The Agency for the Modernisation of Ukraine (AMU) is a nongovernmental organization. The AMU promotes political stability and economic growth within Ukraine.
It was founded in March 2015 and is headquartered in Vienna. The former Austrian politician Michael Spindelegger is President of the AMU.

==Objective==
The AMU wishes to develop a modernisation programme for Ukraine that will be submitted to the Ukrainian parliament in fall 2015. Seven political and economic experts are working on the programme: Włodzimierz Cimoszewicz, former Prime Minister of Poland; Professor Otto Depenheuer, legal scholar from Germany; Bernard Kouchner, founder of Doctors Without Borders and the former French Minister of Foreign and European Affairs; Lord Ken Macdonald, former Director of Public Prosecutions (DPP) of England and Wales; Waldemar Pawlak, former Prime Minister of Poland and Günter Verheugen, former Vice President of the European Commission.
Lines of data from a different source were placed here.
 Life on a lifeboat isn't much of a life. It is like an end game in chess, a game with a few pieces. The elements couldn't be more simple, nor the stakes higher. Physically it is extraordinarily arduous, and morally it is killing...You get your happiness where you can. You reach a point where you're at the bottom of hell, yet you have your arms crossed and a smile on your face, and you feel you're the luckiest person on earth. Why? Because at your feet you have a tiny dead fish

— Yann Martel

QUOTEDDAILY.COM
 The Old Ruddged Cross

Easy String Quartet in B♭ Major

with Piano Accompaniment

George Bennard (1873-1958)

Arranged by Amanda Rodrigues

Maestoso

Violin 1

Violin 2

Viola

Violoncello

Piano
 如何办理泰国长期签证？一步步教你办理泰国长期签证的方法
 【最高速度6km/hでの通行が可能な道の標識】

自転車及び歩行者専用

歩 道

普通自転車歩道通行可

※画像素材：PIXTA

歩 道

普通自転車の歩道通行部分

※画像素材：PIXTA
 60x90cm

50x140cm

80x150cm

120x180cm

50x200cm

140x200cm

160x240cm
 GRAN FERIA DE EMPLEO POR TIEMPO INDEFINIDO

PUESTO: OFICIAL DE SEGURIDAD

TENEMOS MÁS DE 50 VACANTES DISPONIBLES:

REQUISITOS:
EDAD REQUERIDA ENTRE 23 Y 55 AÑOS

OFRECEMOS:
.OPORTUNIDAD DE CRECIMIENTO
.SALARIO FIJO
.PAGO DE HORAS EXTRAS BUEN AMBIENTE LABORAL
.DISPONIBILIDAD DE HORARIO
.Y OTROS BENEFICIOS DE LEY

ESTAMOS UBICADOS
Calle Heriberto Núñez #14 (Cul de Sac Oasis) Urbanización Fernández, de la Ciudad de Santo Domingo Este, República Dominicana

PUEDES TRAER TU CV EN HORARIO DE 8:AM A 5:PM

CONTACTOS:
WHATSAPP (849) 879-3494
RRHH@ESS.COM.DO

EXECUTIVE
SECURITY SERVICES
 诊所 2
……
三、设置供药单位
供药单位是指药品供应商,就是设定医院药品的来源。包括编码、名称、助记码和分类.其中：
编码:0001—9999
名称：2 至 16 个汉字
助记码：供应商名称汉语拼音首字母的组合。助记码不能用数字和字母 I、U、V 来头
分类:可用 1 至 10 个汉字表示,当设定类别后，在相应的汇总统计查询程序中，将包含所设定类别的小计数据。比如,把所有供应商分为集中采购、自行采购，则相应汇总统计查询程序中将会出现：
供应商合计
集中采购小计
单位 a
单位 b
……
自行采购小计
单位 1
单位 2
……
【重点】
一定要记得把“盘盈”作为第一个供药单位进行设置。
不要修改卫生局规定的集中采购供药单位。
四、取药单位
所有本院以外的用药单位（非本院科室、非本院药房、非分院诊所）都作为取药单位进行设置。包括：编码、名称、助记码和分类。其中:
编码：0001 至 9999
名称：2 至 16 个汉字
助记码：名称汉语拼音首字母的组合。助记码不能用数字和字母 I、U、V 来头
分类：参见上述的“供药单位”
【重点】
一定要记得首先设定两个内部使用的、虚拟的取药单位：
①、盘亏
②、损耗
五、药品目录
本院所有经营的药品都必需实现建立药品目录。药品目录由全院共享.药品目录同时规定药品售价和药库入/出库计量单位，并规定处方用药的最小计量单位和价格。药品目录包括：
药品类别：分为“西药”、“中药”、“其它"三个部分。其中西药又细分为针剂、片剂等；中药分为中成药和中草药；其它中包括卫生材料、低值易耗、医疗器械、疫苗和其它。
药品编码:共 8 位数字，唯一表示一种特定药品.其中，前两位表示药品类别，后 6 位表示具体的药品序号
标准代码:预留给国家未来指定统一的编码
Each individual is subject to a certain sphere of action:

- Combating corruption in Ukraine (Włodzimierz Cimoszewicz)
- Constitution of Ukraine (Otto Depenheuer)
- Health in Ukraine (Bernard Kouchner)
- Rule of law (Lord Ken Macdonald)
- Economy of Ukraine (Waldemar Pawlak)
- EU integration (Günter Verheugen)

According to a broadcast of the AMU, in summer 2015 there will be a “round table” in Ukraine for each sphere of action. These will include NGOs as well as Ukrainian citizens.
The AMU was founded at the suggestion of the Ukrainian Social Partners, the Trade Unions Federation of Ukraine and the Confederation of Employers of Ukraine, whose chairman, Dmytro Firtash, has provided the funds for the AMU.